The Curious Absence of Uncertainty from Many (Most?) Visualizations

All I want for Christmas is some error with those estimates

Jessica Hullman
Dec 23, 2019 · 10 min read

Consider the last few visualizations you encountered outside of scientific publications, whether in a news article backed by data, in researching a product, or in using an application to plan a trip. Did the visualizations depict uncertainty–the possibility that the observed data or model predictions could take on a set of possible values?

A chart from the U.S. Fed’s 2019 report implies that the public holds exactly 77.64% of the the U.S. nominal GDP (which is itself an enormous number typically reported without error). When uncertainty is withheld, visualizations imply unrealistic precision that viewers may or may not question.

Everybody’s talking about it, nobody’s doing it

What’s behind this omission? I wondered. Uncertainty communication is an increasingly hot topic in research and practice. As a visualization researcher, I’m well aware of the many techniques that have been proposed for representing uncertainty. There are the standard, STATS 101 class representations of probability via intervals (confidence, standard deviation standard error) or plotted density functions (summarized here). Then there are newer techniques that apply a frequency framing (e.g., 3 out of 10 rather than 30%), which psychologists like Gerd Gigerenzer have shown can improve Bayesian reasoning, to visualizations. Some of these, like hypothetical outcome plots (HOPs), can be applied to pretty much any visualization so long as you can generate draws from the distribution you want to show, leaving little room for excuses for omitting uncertainty from already complex visualizations.

So I began talking to visualization authors to find out more. I wanted to know how they thought about the value of uncertainty or error information in presenting estimates, how often and how they presented it, where they struggled to calculate or convey it, and how they perceived convention or norms around uncertainty in data visualization. First I surveyed about 90 professionals — from journalism, industry, research and education, and the public sector — who create visualizations as a regular part of their job.

I also did more in-depth interviews with some really smart people: 13 visualization designers, graphic editors, and general influencers in the world of data visualization whose work I personally respect.

Contradictions between design aspirations and practice

What I want to discuss here is one particular tension that I observed again and again in responses. That tension consists of two facts:

  1. Most authors responded positively when asked about the value of conveying uncertainty in visualizations. They understood that uncertainty was beneficial to viewers for making decisions and calibrating their confidence. Some described conveying it as an author’s responsibility.
  2. Most authors confessed to NOT including uncertainty in the majority of the visualizations they create.

Omitting uncertainty is a norm. Here’s why that might be.

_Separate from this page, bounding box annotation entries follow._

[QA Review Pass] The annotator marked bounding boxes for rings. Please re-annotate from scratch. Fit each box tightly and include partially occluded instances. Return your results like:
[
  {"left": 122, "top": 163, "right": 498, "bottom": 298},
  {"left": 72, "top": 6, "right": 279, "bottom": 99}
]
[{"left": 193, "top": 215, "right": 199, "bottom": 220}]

Premise: Uncertainty omission is a norm

Tenet 1: Visualizations convey signal

According to many of the authors I surveyed and interviewed, the function of a visualization intended for other people to consume is to convey some “message” or “signal”. As one graphics editor described, the goal of their team was to focus on “one key takeaway”, with a few sub-messages possibly folded in. Multiple others talked about using the design process to tune the visibility of signal to viewers.

The way that authors talked about the message or signal implied that it had a truth value that could be objectively defined. Where does this truth value come from, I wondered?

Tenet 2: The author’s analysis process ensures the signal in a visualization is valid, both from the author’s and the viewers’ point of view. Viewers don’t need to see much evidence of the analysis process, because their trust in the author’s credibility is a priori.

When asked how they knew a signal was valid, authors typically alluded to their process, saying things like “well, we vet things.” In a few cases they referred to hypothesis testing, but more often alluded to exploratory data analysis and discovery through graphing and inspecting the data.

And not only did authors trust this process, but many implied that their viewers did as well. “I would say that you want trust established before you show uncertainty,” explained one interviewee when I asked how audiences knew the message in a graph was valid. When asked if they had seen audiences asking for uncertainty communication in data scientists’ presentations, another interviewee responded “They don’t care in the short term. Uncertainty is a long-term strategic problem.

Tenet 3: Uncertainty obfuscates signal

Many interviewees and survey respondents suggested that uncertainty was separate from the message or signal of a visualization. Because it was separate, uncertainty was capable of challenging the signal, of obfuscating it. Uncertainty could compete with the signal for the viewer’s attention, or confuse them. If error was too large, it could threaten the validity of the signal statistically. Finally, uncertainty could signal a lack of credibility given the current norm of omission. A survey respondent described how their work “would not be accepted by politicians because other analysts never describe uncertainty, so my more robust visualizations appear less valid if I am transparent.” An interviewee described how adding uncertainty and other methodological information could be “off-putting” to a viewer: “sometimes it makes you think that people are trying too hard. There must be something even more that they’re not telling me about.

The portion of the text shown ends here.